🤖 AI Summary
Traditional cognitive experiments often rely on unidimensional staircase procedures, limiting their ability to characterize interactive effects between multiple cognitive load dimensions—such as spatial load (L) and feature-binding load (K). To address this, we propose a novel dual-axis adaptive experimental paradigm grounded in Bayesian active learning. Within a virtual reality working memory task, L and K are concurrently modulated; a Gaussian process classifier dynamically selects optimal trials based on posterior uncertainty, enabling efficient construction of individualized cognitive response surfaces. This represents the first implementation of two-variable active learning in cognitive experimentation, achieving rapid convergence with only ~30 trials.
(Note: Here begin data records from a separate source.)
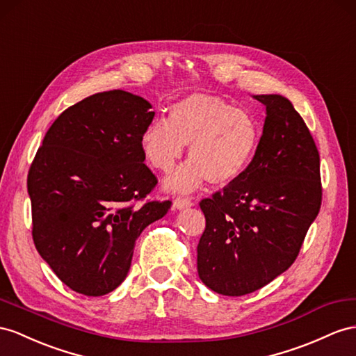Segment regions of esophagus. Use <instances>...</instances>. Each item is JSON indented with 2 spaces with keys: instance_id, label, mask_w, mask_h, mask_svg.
<instances>
[{
  "instance_id": "obj_1",
  "label": "esophagus",
  "mask_w": 356,
  "mask_h": 356,
  "mask_svg": "<svg viewBox=\"0 0 356 356\" xmlns=\"http://www.w3.org/2000/svg\"><path fill=\"white\" fill-rule=\"evenodd\" d=\"M194 206V202L191 198H184V197H179L175 200V207L176 209H185V207H191Z\"/></svg>"
}]
</instances>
Validated in a young adult sample, the method demonstrates strong test–retest reliability (within-subject intraclass correlation coefficient = 0.755) and substantially improves both efficiency and individual specificity in modeling multidimensional cognitive load.
📝 Abstract
While adaptive experimental design has outgrown one-dimensional, staircase-based adaptations, most cognitive experiments still control a single factor and summarize performance with a scalar. We show a validation of a Bayesian, two-axis, active- classification approach, carried out in an immersive virtual testing environment for a 5-by-5 working-memory reconstruction task. Two variables are controlled: spatial load L (number of occupied tiles) and feature-binding load K (number of distinct colors) of items. Stimulus acquisition is guided by posterior uncertainty of a nonparametric Gaussian Process (GP) probabilistic classifier, which outputs a surface over (L, K) rather than a single threshold or max span value. In a young adult population, we compare GP-driven Adaptive Mode (AM) with a traditional adaptive staircase Classic Mode (CM), which varies L only at K = 3. Parity between the methods is achieved for this cohort, with an intraclass coefficient of 0.755 at K = 3. Additionally, AM reveals individual differences in interactions between spatial load and feature binding. AM estimates converge more quickly than other sampling strategies, demonstrating that only about 30 samples are required for accurate fitting of the full model.